Adding insight to injury – Payment options for personal injury awards

We all hope to live healthy and productive lives, but sometimes fate can intervene in unexpected and unwelcome ways.  When a person suffers a personal injury, the impact will often be both a shortened expected lifespan, and adversity in coping with new physical, mental and emotional challenges.

The premise underlying a personal injury legal claim is to make the injured individual whole again, understanding that money is at best a proxy for intact health.  In large part this involves calculating the cost of future accommodations and rehabilitation, and rendering that back to a present value.

Having determined an appropriate figure, attention then turns to the form of payment, a decision very much guided by tax considerations.

Taxation of damage awards

Depending on the type of claim, damage payments may be taxable, non-taxable or a combination of the two.  For example, commonly in employment disputes the bulk of the claim will relate to lost wages.  As this would be compensation for loss of an otherwise taxable receipt, the substituted payment would itself be taxable.

A variety of types or ‘heads’ of damages may be claimed in a personal injury matter, with the key one generally being for loss of future earning capacity.  On the face of it, that would seem to look a lot like that lost wages claim, but in fact — or rather, in law — there is a critical tax distinction between the two.  Loss of earning capacity is considered the loss of a capital asset capable of producing income, not income itself.

Accordingly in our legal system, personal injury damages are generally non-taxable capital payments.

Origin of structured settlements

Structured settlements, or ‘structures’ as they are often called, extend the logic of a single damage payment to making a series of payments.  If the purpose of the payment remains the same, the non-taxation should apply to either a lump sum or a series.

The basis for this tax treatment does not appear in the Income Tax Act directly, but is instead expressed through the Canada Revenue Agency’s administrative practice.  Interpretation Bulletin 365R2 “Damages, Settlements and Similar Receipts” restricts the treatment to physical injuries.  It applies where the damaging party acquires an annuity that is non-assignable, non-commutable, and non-transferrable to make payments for the agreed upon amount.

A key benefit of this approach is that it encourages the alleged offending party toward settlement.  Commonly a lump sum award goes through a gross-up calculation to account for future taxes on investment growth.  No such calculation (nor increased cost to the payor) would be required under a structure.

Court-ordered ‘structures’

A structure is an option available for a damage award, not necessarily a mandatory procedure.  Still, when the claimant is under a disability a judge may be able to make such an order even if the claimant opposes, if the judge determines that it is nonetheless in the person’s best interests.

In a 2013 judgment, Melvin v. Ontario (Correctional Services), a judge considered whether to order a structured settlement.  Thomas Melvin suffered brain injuries at the hands of two other inmates while incarcerated at an Ontario correctional facility in 1997.  After four mediation attempts, the matter was eventually settled in 2012.  As his litigation guardian, his mother had agreed to the amount of compensation, but subsequently opposed having it paid as a structured settlement.

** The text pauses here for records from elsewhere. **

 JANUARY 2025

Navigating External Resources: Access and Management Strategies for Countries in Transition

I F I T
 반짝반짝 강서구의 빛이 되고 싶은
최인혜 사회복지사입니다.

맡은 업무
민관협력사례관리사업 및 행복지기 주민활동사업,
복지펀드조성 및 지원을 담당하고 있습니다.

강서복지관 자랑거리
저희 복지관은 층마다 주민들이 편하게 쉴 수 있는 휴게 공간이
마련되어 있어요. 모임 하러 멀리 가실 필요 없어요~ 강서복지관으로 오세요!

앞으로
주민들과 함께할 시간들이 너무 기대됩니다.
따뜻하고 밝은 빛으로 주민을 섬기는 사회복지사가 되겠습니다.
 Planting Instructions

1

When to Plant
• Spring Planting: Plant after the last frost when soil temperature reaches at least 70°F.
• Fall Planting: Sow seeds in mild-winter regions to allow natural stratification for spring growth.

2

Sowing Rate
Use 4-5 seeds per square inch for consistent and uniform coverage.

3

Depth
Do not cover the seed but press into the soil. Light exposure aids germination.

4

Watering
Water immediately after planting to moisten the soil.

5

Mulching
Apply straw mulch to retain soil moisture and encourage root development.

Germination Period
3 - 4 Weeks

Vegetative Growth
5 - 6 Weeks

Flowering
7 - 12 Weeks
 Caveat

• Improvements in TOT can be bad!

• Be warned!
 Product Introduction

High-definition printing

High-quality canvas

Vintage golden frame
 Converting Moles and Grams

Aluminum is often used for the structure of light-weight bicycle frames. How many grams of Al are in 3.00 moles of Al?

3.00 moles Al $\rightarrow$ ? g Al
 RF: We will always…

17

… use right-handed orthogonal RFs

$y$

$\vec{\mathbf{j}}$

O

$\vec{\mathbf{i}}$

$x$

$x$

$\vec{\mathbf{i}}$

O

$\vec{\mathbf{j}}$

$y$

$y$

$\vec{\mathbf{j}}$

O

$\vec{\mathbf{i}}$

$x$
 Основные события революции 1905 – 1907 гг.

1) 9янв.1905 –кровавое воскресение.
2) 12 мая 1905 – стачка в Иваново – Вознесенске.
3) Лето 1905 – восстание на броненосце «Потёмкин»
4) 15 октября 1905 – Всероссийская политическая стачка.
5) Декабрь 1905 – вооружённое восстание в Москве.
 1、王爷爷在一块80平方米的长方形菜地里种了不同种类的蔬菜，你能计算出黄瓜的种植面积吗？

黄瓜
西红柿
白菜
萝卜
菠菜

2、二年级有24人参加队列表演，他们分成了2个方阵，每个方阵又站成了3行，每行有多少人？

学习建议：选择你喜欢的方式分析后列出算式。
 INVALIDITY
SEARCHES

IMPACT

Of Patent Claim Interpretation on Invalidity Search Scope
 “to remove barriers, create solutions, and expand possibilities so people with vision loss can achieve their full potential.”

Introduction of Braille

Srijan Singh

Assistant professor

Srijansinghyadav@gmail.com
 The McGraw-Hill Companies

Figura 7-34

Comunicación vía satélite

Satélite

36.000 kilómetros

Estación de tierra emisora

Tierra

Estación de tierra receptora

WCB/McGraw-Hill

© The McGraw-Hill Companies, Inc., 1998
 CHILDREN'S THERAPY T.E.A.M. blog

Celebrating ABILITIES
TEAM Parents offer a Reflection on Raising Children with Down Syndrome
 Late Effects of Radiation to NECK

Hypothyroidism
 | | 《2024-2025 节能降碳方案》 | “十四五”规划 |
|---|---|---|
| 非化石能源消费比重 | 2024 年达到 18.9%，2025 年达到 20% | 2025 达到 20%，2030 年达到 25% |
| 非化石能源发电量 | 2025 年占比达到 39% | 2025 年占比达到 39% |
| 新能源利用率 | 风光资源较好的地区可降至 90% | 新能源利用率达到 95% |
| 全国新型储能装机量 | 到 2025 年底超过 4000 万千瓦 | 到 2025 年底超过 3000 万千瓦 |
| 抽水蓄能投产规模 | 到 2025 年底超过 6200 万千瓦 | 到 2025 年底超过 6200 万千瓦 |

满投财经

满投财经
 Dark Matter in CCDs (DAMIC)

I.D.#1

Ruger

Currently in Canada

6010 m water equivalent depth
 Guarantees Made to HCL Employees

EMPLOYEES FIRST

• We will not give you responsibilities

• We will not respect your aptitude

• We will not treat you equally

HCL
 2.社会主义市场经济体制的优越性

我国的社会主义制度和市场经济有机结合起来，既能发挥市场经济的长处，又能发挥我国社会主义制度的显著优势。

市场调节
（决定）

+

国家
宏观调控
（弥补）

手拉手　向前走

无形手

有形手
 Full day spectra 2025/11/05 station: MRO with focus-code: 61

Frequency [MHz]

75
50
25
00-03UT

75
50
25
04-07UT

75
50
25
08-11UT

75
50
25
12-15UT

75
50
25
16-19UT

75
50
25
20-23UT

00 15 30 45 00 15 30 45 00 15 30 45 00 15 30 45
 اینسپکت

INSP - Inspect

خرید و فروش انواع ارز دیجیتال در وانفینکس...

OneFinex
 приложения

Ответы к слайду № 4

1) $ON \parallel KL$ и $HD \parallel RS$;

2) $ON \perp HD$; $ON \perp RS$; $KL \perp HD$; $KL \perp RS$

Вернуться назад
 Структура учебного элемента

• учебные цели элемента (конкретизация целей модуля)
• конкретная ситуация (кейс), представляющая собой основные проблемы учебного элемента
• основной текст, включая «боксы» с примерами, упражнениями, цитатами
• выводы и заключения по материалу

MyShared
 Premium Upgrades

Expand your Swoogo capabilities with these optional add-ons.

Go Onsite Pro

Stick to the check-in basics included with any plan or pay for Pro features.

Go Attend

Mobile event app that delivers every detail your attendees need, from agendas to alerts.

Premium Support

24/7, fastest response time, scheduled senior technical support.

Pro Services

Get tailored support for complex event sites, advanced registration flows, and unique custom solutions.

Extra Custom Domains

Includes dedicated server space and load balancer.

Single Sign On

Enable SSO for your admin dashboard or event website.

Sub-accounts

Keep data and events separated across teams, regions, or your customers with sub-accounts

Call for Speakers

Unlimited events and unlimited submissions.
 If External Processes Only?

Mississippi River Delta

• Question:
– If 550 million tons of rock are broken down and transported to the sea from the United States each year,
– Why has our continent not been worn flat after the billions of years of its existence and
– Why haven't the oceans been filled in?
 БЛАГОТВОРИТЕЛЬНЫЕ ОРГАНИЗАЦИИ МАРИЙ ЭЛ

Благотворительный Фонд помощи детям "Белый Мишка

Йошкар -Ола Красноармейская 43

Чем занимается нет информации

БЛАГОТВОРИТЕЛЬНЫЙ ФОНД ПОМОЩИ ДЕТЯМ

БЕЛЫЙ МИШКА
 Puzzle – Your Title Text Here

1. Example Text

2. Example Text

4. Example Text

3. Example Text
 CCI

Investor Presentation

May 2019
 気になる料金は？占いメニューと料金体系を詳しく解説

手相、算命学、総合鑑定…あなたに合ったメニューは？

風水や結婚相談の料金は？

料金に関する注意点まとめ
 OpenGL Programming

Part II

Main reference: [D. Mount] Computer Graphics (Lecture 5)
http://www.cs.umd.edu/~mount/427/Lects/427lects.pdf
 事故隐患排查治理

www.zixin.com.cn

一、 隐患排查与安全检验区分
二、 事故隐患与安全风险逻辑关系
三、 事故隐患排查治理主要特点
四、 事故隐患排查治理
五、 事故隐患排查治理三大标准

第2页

In addition to submissions from the parties, a report was receive from the Public Guardian and Trustee.  The judge allowed a small lump sum amount, but otherwise ordered a structure would be most appropriate for a number of reasons:

  • Little or no prospects for Mr. Melvin’s future employment
  • Predictable monthly income flows (with some indexing) without need for investment decision-making
  • The guardian Mrs. Melvin had no specific investment expertise to counter the guarantee and predictability of a structured settlement
  • Preservation of Ontario Disability Support Plan(ODSP) payments that would otherwise be at risk if the lump sum was owned, and/or when taxable income was earned
  • Associated benefits from being a continuing ODSP recipient, including better health care coverage

Investing a lump sum payment

Not all injured persons will be so affected that a full structured settlement is necessary.  In such cases, some or all of the funds will be paid in the form of a lump sum.

This is a classic situation where a comprehensive financial plan is called for, before making any commitments.  The tough balancing act will be to preserve current and future supports, while producing sustainable income.

Initial investment inclination may be toward guaranteed income options such as annuities.  Again though, tax considerations should be carefully factored-in, perhaps a combination of annuity income and drawdown of capital from an investment portfolio.